╔══

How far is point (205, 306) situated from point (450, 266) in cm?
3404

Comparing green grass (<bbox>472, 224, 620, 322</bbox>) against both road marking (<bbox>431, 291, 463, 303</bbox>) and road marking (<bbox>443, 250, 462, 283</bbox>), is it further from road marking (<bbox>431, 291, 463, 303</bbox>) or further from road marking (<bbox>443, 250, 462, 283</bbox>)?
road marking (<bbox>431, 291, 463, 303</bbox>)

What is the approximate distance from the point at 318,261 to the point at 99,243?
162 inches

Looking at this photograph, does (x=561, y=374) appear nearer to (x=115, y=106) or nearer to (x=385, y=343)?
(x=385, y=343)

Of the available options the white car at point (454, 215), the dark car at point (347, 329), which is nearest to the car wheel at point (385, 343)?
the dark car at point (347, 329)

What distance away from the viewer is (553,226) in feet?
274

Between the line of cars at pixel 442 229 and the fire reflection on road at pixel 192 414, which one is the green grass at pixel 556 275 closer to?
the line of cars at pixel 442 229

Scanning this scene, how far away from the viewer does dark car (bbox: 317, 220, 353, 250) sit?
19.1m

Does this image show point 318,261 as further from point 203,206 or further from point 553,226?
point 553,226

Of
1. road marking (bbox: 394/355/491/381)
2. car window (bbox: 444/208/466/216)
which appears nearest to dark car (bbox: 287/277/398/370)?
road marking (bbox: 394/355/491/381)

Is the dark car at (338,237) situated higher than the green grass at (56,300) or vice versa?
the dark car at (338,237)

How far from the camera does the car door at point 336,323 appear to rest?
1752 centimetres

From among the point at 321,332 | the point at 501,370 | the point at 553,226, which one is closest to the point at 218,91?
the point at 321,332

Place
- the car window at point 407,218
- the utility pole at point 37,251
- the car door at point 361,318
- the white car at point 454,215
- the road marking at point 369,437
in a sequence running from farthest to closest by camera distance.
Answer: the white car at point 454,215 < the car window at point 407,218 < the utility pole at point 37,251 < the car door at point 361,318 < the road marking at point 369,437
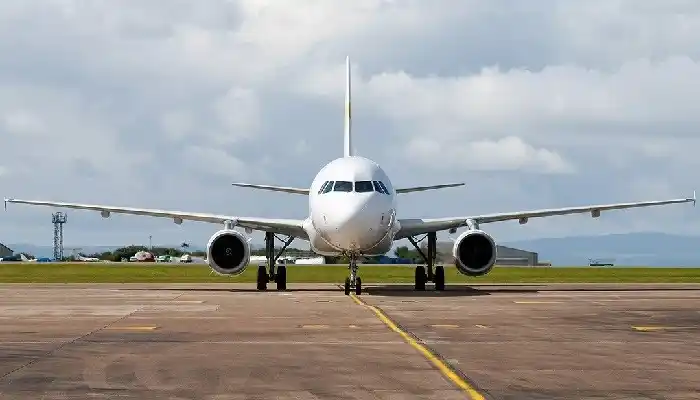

╚══

■ Challenge: Could you write out everything from the line containing "From among the" down to the end of the records, substituting "nearest" for "closest" with all else unchanged and the pictures left out?

■ Task response:
From among the point at 321,332 | the point at 501,370 | the point at 553,226, which one is nearest to the point at 218,91?
the point at 321,332

Place
- the car window at point 407,218
- the utility pole at point 37,251
- the car door at point 361,318
- the white car at point 454,215
- the road marking at point 369,437
in a sequence running from farthest to nearest by camera distance.
Answer: the white car at point 454,215 < the car window at point 407,218 < the utility pole at point 37,251 < the car door at point 361,318 < the road marking at point 369,437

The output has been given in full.